=== Selection ===
I took a long hiatus from this blog while we moved, partly because we were so busy with the move itself, and partly because it was all I was focused on at the time, so the blog would’ve been alternatingly me freaking out and me being redundant. Neither of those would’ve been particularly interesting. So I have chosen to cover the entire move in a multi-part retrospective.
We were on such a condensed timeline when Jim first interviewed for this job, because his contract at his prior school was due in just a few short days. So when he came down here to N.C. to interview, the girls and I came with him to look around and see if this seemed like a place we could be happy. The four of us also met with a realtor recommended to Jim by the head of the school at which he was interviewing. By the time we actually met with the realtor, Jim had received an offer of employment, but we hadn’t had the chance to discuss the possibilities, so we didn’t know if we were moving here or not yet. We decided to use the opportunity to look at neighborhoods, rather than focusing on individual houses, so we could get a sense of what was available for the money and how far from the school we’d have to live to get what we wanted in our price range.
When we returned to Virginia and decided we were going to move, our realtor set us up on an interactive online search service in which he had entered our search criteria. The service would automatically send us updates, so we could largely search online.
We approached the search rather casually at first (this was in March), as our house wasn’t even on the market yet and we couldn’t move until Jim’s and the girls’ schools were out for the summer anyway. Our initial search criteria were pretty straight forward: We wanted 4+ bedrooms (we were pretty insistent we wanted a guest room in the new house; we didn’t have one in the old house), 3+ baths, and initially a basement (until we realized this city doesn’t have many houses with basements and we had to drop that from our “must have” list). The other “must have” was a good school district. We were also hoping for some architectural detail.
The next step was to ask each family member to name his or her very top “wish list” item. We explained to the girls that we weren’t likely to be able to find everything everyone wanted in a house in one place, so we’d focus on the top thing each of us wanted. Even that may not be possible, but that’s where we’d start.
Jim’s top item was proximity to school. He had been commuting an hour each way for eleven years, so he insisted he did not want to be further than 10 minutes from school. Mine was an updated kitchen. We renovated our Virginia kitchen 5 years ago and while we loved the result and had a kitchen that was pretty much customized to our needs/wants/style, the process was difficult and I didn’t want to go through it again. Emerald wanted what all tween girls wish for: her own bathroom. She would settle for a Jack and Jill, if necessary. Sapphire’s biggest requirement was a backyard big enough to put a play set in. We were moving from a place in the country, with three acres, to a city. This one was more of a challenge than it sounds.
With these four items in mind, I scoured through the online listings. I made notes on some of them, which our realtor could see and respond to. He noted if the house was in a poor school district or a good one, if the house was on a busy road, etc. — all the things we couldn’t possibly know being unfamiliar with the area and looking online.
When I found a house that looked promising, I would MapQuest it to see how close it was to Jim’s school, before I looked at the listing in too much detail. There was no point wasting time on a house he wouldn’t even consider.
After wading through seventy or eighty listings, I began to get really worried. This was late March, early April, so we still had time. We weren’t ready to buy a house yet, but there was nothing that came close to meeting our criteria within 10 minutes of Jim’s school. There were amazing houses in our price range 20 minutes from school in very good school districts (I did eventually start peeking at those to see what was available). There were a few great houses in bad school districts (a definite no-go). There were smaller, but very cute, houses close in. There were also many, many houses with tiny yards. And still others with a pool in the back that took up the entire yard. Unless something else popped up in the next couple of months, it looked like we were either going to have to move further out or adjust our expectations.
=== Supplied material ===
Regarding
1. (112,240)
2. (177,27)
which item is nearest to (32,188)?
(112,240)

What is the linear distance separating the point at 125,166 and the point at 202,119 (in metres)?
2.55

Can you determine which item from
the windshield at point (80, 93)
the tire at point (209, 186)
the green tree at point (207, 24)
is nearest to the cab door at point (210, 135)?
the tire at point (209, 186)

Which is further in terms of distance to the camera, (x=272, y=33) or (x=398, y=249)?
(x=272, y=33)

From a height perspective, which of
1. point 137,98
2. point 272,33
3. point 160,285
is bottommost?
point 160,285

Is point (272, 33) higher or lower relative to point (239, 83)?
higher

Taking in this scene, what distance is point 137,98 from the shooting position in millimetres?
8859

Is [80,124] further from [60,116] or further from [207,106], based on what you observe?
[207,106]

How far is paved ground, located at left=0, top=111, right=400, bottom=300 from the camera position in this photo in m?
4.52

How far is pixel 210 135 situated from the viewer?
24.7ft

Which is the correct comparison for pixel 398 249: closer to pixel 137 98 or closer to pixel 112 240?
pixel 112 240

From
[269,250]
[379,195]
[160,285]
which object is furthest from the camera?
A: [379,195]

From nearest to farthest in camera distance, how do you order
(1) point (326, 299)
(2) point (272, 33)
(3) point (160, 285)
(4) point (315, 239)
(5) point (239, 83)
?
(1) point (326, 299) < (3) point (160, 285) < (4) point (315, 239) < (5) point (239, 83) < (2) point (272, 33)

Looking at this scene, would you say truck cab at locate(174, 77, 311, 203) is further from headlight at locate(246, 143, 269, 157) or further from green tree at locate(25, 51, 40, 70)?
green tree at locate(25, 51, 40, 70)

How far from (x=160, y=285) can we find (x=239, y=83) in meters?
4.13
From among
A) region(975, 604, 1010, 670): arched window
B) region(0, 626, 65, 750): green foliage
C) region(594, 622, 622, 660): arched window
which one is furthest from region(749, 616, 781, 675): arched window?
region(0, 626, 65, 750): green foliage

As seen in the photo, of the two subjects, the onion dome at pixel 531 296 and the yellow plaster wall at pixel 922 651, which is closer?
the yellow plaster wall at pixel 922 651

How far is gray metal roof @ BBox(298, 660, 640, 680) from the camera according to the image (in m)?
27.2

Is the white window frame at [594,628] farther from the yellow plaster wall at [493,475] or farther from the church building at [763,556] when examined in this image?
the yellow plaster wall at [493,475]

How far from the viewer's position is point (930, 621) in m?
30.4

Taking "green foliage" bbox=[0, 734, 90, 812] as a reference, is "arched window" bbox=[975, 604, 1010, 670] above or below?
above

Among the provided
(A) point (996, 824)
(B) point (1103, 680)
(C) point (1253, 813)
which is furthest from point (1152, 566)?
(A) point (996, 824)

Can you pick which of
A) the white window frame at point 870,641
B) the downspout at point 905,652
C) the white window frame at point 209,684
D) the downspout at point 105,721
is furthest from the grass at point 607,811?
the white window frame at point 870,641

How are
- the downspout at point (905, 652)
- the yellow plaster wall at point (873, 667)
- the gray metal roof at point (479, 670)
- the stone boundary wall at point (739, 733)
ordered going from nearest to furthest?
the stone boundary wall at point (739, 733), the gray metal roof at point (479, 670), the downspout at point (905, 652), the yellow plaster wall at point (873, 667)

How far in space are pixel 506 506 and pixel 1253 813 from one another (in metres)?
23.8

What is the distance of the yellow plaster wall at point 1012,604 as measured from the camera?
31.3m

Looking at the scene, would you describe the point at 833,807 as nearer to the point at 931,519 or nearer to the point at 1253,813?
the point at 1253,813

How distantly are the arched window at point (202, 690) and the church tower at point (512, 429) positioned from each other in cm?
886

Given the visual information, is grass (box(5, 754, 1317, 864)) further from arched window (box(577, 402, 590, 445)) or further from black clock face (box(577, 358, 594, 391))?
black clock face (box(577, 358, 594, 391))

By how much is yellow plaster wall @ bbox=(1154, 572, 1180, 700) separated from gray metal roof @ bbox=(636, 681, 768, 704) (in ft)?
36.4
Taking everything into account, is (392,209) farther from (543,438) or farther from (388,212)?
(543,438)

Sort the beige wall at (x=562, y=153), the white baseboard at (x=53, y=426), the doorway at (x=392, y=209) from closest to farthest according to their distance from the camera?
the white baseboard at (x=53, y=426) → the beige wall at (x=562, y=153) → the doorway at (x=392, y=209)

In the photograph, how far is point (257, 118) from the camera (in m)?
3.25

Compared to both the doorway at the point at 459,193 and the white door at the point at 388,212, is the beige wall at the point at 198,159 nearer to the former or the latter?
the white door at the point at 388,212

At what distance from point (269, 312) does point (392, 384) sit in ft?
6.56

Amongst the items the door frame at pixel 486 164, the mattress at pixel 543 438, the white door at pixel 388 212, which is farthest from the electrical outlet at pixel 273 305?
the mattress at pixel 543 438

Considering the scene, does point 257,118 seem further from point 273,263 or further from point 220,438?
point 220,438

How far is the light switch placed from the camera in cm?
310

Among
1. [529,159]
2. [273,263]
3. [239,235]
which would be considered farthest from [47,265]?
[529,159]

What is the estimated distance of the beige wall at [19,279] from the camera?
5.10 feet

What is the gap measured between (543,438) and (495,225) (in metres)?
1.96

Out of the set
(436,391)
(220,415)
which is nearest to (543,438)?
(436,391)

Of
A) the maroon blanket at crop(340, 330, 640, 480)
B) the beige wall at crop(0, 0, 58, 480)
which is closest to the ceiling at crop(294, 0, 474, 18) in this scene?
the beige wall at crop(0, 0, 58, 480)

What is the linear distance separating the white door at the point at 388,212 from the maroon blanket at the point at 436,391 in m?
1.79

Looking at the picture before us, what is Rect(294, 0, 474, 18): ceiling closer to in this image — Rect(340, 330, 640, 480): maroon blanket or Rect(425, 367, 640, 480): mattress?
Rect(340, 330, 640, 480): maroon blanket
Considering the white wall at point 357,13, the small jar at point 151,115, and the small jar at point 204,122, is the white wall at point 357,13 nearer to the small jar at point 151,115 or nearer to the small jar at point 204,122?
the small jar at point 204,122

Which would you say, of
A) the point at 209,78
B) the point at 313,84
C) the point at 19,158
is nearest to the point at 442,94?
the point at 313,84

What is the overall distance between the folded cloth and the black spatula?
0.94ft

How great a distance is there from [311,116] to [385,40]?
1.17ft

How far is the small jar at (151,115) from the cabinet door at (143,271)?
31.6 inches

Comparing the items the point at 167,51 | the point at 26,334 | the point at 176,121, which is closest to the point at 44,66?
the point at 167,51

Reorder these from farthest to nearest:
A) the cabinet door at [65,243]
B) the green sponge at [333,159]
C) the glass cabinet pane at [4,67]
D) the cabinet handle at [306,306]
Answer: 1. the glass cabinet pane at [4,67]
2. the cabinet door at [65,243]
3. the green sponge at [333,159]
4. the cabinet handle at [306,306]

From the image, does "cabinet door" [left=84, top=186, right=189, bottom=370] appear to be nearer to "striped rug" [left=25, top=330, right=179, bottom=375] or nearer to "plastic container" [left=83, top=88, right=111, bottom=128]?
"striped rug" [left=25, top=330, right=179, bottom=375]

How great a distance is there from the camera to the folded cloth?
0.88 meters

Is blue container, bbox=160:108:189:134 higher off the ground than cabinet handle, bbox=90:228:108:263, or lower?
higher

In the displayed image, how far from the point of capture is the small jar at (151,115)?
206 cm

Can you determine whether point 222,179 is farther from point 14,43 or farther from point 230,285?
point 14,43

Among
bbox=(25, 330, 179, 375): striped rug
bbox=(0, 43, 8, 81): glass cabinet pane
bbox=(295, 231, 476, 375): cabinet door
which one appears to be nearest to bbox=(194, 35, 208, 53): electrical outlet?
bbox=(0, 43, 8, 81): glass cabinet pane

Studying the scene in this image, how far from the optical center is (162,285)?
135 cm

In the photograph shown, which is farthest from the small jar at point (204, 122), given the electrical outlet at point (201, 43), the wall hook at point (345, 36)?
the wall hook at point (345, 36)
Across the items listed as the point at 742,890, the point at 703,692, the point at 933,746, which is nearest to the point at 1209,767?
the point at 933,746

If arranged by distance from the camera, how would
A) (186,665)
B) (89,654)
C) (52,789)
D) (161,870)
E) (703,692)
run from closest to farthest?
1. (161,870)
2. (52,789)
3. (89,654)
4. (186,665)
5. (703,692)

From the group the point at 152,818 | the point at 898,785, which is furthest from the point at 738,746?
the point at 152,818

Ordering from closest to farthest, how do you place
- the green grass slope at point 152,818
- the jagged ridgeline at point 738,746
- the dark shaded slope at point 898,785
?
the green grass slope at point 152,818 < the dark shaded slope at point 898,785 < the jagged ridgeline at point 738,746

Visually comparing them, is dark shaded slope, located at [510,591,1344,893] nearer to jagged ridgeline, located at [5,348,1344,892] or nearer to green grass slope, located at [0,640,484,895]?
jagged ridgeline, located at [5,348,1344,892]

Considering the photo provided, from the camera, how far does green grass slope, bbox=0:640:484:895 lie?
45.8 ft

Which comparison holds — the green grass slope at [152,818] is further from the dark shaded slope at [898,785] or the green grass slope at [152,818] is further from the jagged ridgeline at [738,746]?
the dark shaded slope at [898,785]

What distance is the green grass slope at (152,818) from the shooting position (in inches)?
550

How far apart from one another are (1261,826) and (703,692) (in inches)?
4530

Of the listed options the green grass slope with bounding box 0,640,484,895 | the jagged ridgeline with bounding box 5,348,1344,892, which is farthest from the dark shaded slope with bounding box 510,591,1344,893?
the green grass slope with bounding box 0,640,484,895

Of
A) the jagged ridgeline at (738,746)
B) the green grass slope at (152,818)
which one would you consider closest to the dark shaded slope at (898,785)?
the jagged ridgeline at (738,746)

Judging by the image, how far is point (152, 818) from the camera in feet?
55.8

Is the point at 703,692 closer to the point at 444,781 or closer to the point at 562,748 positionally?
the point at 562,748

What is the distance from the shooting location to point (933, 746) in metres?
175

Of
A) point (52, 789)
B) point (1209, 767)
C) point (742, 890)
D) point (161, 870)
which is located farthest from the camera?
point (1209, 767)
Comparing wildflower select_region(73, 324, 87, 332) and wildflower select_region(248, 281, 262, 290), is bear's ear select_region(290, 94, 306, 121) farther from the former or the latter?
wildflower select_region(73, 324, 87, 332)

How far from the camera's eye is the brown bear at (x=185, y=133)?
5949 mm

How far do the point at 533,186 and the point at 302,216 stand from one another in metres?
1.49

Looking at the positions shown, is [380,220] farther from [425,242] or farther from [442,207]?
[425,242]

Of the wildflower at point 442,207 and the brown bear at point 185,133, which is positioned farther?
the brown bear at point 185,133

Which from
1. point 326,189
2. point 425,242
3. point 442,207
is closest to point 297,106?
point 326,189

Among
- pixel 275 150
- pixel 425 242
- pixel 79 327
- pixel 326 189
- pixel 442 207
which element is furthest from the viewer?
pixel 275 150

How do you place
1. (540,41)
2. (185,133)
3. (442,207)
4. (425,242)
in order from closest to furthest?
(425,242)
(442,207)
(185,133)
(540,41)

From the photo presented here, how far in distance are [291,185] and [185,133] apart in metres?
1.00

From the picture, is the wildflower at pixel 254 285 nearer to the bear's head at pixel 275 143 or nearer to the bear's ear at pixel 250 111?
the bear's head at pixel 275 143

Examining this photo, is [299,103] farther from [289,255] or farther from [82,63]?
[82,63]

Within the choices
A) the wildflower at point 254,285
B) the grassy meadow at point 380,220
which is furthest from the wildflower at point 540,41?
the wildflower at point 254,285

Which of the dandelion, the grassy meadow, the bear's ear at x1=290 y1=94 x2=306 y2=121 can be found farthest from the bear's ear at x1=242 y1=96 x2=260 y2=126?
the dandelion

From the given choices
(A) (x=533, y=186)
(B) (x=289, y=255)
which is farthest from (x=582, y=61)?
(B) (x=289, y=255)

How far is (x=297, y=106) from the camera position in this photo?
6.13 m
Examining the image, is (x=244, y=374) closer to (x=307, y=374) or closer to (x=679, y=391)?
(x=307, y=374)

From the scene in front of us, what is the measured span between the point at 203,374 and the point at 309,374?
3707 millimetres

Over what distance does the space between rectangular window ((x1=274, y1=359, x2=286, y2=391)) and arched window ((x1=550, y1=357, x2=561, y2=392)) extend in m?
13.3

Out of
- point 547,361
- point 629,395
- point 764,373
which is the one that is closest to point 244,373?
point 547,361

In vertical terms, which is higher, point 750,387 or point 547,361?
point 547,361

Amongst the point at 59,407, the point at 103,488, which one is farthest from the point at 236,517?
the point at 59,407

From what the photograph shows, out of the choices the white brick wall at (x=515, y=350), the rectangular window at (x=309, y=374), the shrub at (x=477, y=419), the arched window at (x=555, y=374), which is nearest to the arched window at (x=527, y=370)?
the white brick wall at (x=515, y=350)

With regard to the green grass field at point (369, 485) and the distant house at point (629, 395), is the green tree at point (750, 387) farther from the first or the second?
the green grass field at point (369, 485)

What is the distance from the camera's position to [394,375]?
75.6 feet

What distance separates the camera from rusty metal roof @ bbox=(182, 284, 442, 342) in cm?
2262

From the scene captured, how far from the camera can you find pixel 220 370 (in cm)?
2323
===
*Work to complete*. Transcribe the passage of the house-hunting post that begins with the words "When we returned" and ends with the words "largely search online.".

*Task response*.
When we returned to Virginia and decided we were going to move, our realtor set us up on an interactive online search service in which he had entered our search criteria. The service would automatically send us updates, so we could largely search online.